A new study compiled by Gallup comparing widely used barometers of midterm attitudes since 1974, which has made the rounds widely in Democratic circles this week, underscores just how bad the atmosphere has become.
Biden’s approval rating stands at an average of just 41 percent in Gallup surveys, tied with former President Trump before the 2018 midterms and lower than any president except George W. Bush in 2006.
Just 18 percent of Americans approve of the job Congress is doing, the lowest figure for a midterm year and three points lower than its rating in both 2018, when Republicans lost control of Congress, and 2010, when Democrats surrendered control.
Only 16 percent of Americans are satisfied with the direction of the country, another nadir. And the gap between those who see an economy headed in a negative direction and those who see economic conditions heading the right way is 32 percentage points, on par with the depths of the great recession ahead of the 2010 midterms.
“Today’s polls indicate a tsunami,” said David Paleologos, who heads polling at Suffolk University.
Interviews with half a dozen Democratic strategists and pollsters — most of whom declined to put their anxiety on the record — show a party clinging to hopes that voter anger can be spread across the aisle. They point to numbers that show that while Democrats aren’t popular, neither are Republicans, and that several major events still to play out before the midterm elections will underscore the GOP’s chief weaknesses.
“Abortion, guns and January 6th are causing them real problems taking advantage of the political environment,” said John Anzalone, who conducted polling for Biden’s 2020 presidential campaign. “Voters may not be happy with the party in power, but they sure aren’t excited about the alternative.”

Provided information
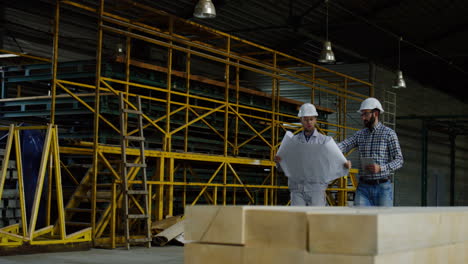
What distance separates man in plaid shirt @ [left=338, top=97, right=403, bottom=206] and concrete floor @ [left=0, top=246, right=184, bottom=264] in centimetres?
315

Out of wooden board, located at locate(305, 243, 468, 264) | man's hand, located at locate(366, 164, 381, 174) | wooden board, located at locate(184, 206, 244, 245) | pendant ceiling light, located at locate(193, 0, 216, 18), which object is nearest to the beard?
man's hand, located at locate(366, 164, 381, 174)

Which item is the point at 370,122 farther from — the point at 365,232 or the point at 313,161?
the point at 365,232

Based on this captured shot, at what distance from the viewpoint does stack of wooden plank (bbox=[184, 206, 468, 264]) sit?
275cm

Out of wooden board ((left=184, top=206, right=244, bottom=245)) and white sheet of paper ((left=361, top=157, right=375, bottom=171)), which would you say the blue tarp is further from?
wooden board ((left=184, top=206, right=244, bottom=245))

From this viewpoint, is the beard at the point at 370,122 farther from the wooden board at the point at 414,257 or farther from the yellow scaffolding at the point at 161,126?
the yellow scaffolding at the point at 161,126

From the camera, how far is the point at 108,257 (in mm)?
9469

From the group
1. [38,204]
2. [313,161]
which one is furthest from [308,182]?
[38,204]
* * *
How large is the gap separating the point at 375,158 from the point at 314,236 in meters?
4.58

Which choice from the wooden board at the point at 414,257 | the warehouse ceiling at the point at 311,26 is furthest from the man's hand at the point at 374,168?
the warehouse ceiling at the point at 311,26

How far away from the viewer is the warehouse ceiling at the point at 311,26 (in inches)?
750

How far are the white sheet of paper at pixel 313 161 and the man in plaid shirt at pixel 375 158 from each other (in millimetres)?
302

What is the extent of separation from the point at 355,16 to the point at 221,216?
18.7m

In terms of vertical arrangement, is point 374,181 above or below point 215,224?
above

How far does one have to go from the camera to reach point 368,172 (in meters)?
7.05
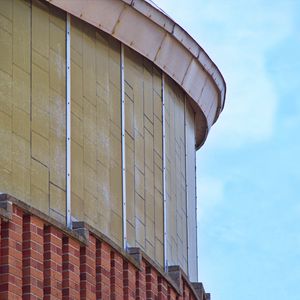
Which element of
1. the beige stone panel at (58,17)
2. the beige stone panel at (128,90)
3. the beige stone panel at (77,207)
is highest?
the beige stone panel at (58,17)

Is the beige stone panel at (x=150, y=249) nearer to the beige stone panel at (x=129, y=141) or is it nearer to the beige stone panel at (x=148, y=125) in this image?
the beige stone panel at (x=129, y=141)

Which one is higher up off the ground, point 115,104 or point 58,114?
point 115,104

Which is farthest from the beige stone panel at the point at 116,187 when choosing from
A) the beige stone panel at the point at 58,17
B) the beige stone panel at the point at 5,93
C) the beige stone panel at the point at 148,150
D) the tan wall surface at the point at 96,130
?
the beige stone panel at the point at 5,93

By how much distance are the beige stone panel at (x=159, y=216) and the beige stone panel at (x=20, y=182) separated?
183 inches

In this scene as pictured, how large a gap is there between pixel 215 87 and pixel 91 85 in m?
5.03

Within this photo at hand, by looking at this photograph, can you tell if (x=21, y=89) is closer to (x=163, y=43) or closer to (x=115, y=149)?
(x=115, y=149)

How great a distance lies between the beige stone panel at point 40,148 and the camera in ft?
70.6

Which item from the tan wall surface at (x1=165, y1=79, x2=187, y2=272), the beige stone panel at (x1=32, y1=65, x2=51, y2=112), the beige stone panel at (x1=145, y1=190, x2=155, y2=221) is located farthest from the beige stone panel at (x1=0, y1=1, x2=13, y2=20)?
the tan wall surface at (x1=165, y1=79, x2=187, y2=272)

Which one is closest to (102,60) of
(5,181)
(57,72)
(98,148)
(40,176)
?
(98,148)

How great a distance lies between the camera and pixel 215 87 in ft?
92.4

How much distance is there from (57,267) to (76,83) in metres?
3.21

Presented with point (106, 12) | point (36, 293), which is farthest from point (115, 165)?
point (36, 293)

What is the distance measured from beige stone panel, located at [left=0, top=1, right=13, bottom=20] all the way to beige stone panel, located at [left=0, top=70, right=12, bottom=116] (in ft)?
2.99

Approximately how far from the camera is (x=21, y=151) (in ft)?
---
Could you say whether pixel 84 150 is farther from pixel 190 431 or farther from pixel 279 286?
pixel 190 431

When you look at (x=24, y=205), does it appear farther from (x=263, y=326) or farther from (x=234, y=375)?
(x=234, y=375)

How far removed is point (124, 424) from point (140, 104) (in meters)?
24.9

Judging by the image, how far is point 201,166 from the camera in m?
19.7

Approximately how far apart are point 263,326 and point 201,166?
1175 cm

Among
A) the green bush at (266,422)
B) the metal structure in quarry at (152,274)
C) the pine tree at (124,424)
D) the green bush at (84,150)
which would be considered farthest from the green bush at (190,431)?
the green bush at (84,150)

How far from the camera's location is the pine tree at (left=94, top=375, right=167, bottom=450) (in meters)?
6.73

Written request 1
Answer these questions from the passage on midterm polling:
(a) What is Biden's average approval rating in Gallup surveys?
(b) What percentage of Americans are satisfied with the direction of the country?
(c) Who heads polling at Suffolk University?
Written request 2
Reproduce word for word the stretch of the passage on midterm polling from "Only 16 percent" through "at Suffolk University.".
The listing has no connection to the passage on midterm polling.

Task answer 1
(a) 41 percent
(b) 16 percent
(c) David Paleologos

Task answer 2
Only 16 percent of Americans are satisfied with the direction of the country, another nadir. And the gap between those who see an economy headed in a negative direction and those who see economic conditions heading the right way is 32 percentage points, on par with the depths of the great recession ahead of the 2010 midterms.
“Today’s polls indicate a tsunami,” said David Paleologos, who heads polling at Suffolk University.